Twee winnaars, één verliezer
Zo’n alternatieve cao zoals de ABU, is een wettelijk goedgekeurde manier om sommige medewerkers toch minder te betalen. Ook krijgen zij minder kansen (perspectief) geboden. Dit terwijl zij binnen hetzelfde bedrijf werken, dezelfde taak verrichten, en dezelfde verantwoordelijkheden hebben. Toch moeten we dingen niet ingewikkelder maken dan ze zijn. Werkgevers willen goedkope arbeid, uitzenders kunnen door zo’n wettelijke constructie goedkopere arbeid leveren. Een winst/winst situatie voor de werkgevers. Maar feitelijk is het een driehoeksrelatie, waarbij de verliezen voor de rekening van de werkenden komen (winst/winst/verliessituatie).
(Gele) Vakbonden*
Een ander vreemd aspect is dat één vakbondsorganisatie (van de vier) een cao-akkoord kan bereiken. Zij vertegenwoordigen natuurlijk maar een klein deel van de achterban. De VPRO heeft eerder aandacht besteed aan de dubieuze manier waarop sommige cao’s tot stand komen. (bron) Zij schijnen ook een licht op zogenoemde ‘gele vakbonden’ (vakbonden door werkgevers mee gefinancierd en gecontroleerd) (bron). Minister Koolmees heeft op 20 april 2020 een interessant standpunt ingenomen over het in zee gaan met kleine vakbonden.
“Het is niet aan mij om een waardeoordeel te geven over specifieke cao-onderhandelingen en de manier waarop partijen het proces daarbij hebben vormgegeven.” (bron)
Uiteraard, dit is wat wettelijk mogelijk gemaakt is, een mening vormen hierover is als politicus professioneel gezien ‘niet handig’. Maar wanneer de wet gebruikt wordt om opzettelijk en structureel mensen te benadelen – enkel voor financieel gewin – mag daar best wat van gevonden worden.
Ons standpunt
De SER (Sociaaleconomische Raad – de belangrijkste adviesraad voor regering en parlement over sociaaleconomische vraagstukken) heeft recentelijk een adviesontwerp voor het nieuwe kabinet gepubliceerd die bepaalde problematiek binnen de uitzend-keten moet oplossen. (bron)
De Politieke Partij voor Basisinkomen stelt dat een onderscheid maken tussen vast- en flex-personeel ingaat tegen het principe van gelijke behandeling. Het is in strijd is met de basisrichtlijnen van verschillende duurzame doelen:
- SDG 1: Geen armoede
- SDG 2: Geen Honger
- SDG 3: Goede gezondheid en welzijn
- SDG 8: Eerlijk werk en economische groei
- SDG 10: Ongelijkheid verminderen.
Het adviesvoorstel van de SER is een stap in de goede richting. Want flexibiliteit, betekent niet dat dit samen hoort te gaan met uitbuiting. Een leefbaar basisinkomen zal in deze situatie minstens 4 van de 5 SDG’s uit het rijtje volledig kunnen verwijderen. En tevens een behoorlijke positieve bijdrage leveren aan ‘SDG3’ op het vlak van mentale gezondheid.

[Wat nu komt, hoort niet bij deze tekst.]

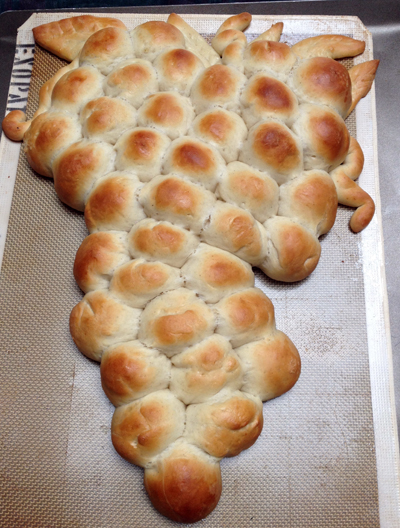 baked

Voorgestelde richtlijnen voor bedrijven
- Geen onderscheid in arbeidsvoorwaarden of kansen tussen vaste en flexibele werknemers.
- Focus op duurzame, langdurige en deugdelijke relaties tussen werknemer en werkgever.
- Maximaliseer winsten door processen efficiënter te maken en te vernieuwen.
- Beschouw elke werknemer als een gelijke aandeelhouder en niet als een ‘inwisselbaar poppetje’.
* Disclaimer: Uit ons eigen onderzoek kunnen wij niet stellen dat één van de genoemde vakbonden in dit artikel een ‘gele vakbond’ is. Financiële cijfers zijn niet inzichtelijk.